The move started, Power Division General Manager Doug Balog said during an interview with Network World Thursday at the Red Hat Summit in Boston, because of a need to "realign Power with where the market's going data, cloud and openness."
Balog argues that there's a "desperate need" for an Intel alternative in the market.
"One company owning the innovation agenda and everyone else building the recipe is kind of like everybody having the same chocolate chip cookies," he said. "There's very little differentiation and it becomes commoditized."
Power, according to Balog, has advantages in terms of per-core performance, caching structure, and memory bandwidth, making it a strong choice for large-scale cloud deployments and databases. The first is particularly important in the age of per-core pricing for certain applications, allowing companies to spend less to get a given performance level out of their stack.
More than that, however, he said that the newly open nature of Power makes it an attractive alternative particularly to potential users that want to know every single detail about their silicon.
"Intel's not open.
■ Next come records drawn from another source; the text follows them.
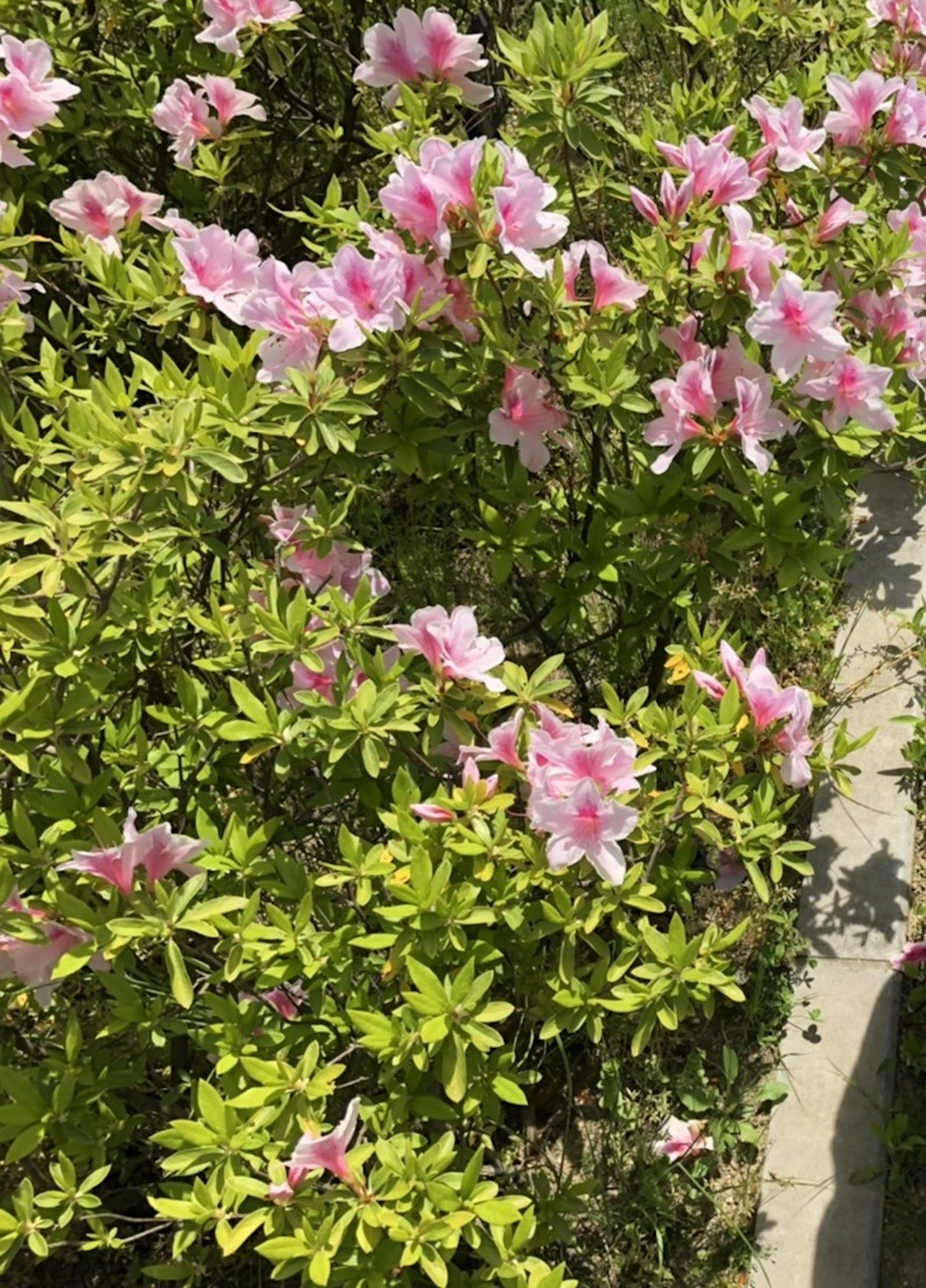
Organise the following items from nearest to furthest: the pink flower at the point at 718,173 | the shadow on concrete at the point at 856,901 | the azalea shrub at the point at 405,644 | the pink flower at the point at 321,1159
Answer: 1. the pink flower at the point at 321,1159
2. the azalea shrub at the point at 405,644
3. the pink flower at the point at 718,173
4. the shadow on concrete at the point at 856,901

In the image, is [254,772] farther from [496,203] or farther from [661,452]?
[496,203]

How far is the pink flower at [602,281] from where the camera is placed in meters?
1.91

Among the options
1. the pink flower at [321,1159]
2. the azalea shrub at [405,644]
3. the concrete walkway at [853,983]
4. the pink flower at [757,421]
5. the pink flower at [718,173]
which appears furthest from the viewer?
the concrete walkway at [853,983]

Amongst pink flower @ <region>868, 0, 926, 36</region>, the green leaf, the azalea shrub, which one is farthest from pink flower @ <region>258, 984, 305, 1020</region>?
pink flower @ <region>868, 0, 926, 36</region>

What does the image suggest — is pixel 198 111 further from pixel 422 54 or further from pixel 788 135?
pixel 788 135

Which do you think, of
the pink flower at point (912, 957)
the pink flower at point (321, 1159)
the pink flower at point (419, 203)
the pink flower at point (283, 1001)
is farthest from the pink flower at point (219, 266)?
the pink flower at point (912, 957)

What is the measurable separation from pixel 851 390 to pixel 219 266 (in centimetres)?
93

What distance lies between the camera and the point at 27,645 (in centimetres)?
171

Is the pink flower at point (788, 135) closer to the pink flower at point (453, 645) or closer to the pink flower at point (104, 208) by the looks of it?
the pink flower at point (453, 645)

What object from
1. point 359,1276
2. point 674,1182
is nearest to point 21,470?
point 359,1276

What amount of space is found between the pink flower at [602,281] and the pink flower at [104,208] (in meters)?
0.81

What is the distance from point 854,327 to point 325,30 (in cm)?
184

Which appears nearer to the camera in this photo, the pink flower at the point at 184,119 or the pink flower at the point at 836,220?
the pink flower at the point at 836,220

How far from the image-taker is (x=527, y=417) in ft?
6.49
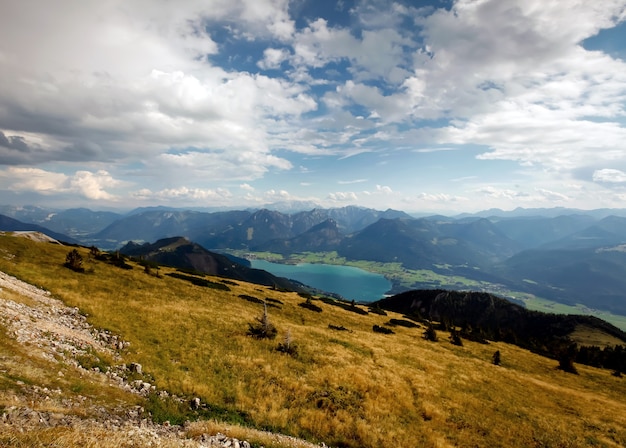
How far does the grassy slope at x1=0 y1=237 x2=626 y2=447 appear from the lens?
64.5ft

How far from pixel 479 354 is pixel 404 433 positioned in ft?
109

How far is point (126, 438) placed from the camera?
10.4m

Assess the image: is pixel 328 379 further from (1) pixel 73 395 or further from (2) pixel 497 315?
(2) pixel 497 315

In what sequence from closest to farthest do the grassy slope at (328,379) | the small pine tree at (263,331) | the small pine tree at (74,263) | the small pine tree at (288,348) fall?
1. the grassy slope at (328,379)
2. the small pine tree at (288,348)
3. the small pine tree at (263,331)
4. the small pine tree at (74,263)

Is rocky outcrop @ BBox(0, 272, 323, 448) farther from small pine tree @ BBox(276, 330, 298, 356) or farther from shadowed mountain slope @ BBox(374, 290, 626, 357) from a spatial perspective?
shadowed mountain slope @ BBox(374, 290, 626, 357)

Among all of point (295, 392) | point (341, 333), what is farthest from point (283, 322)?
point (295, 392)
You can't see inside Intel," he said. "The market always wants choice."
What the market also wants, though, is performance, and Balog highlighted the prominence of Power in the HPC sector. Indeed, four of the top 10 in the most recent top 500 list, which ranks the most powerful computers in the world, ran Power.
IBM is hoping to put that high-end horsepower to work commercially, and Balog argued that demand is strong.
"I haven't met an application provider yet who says it's OK if I run slower,'" he said.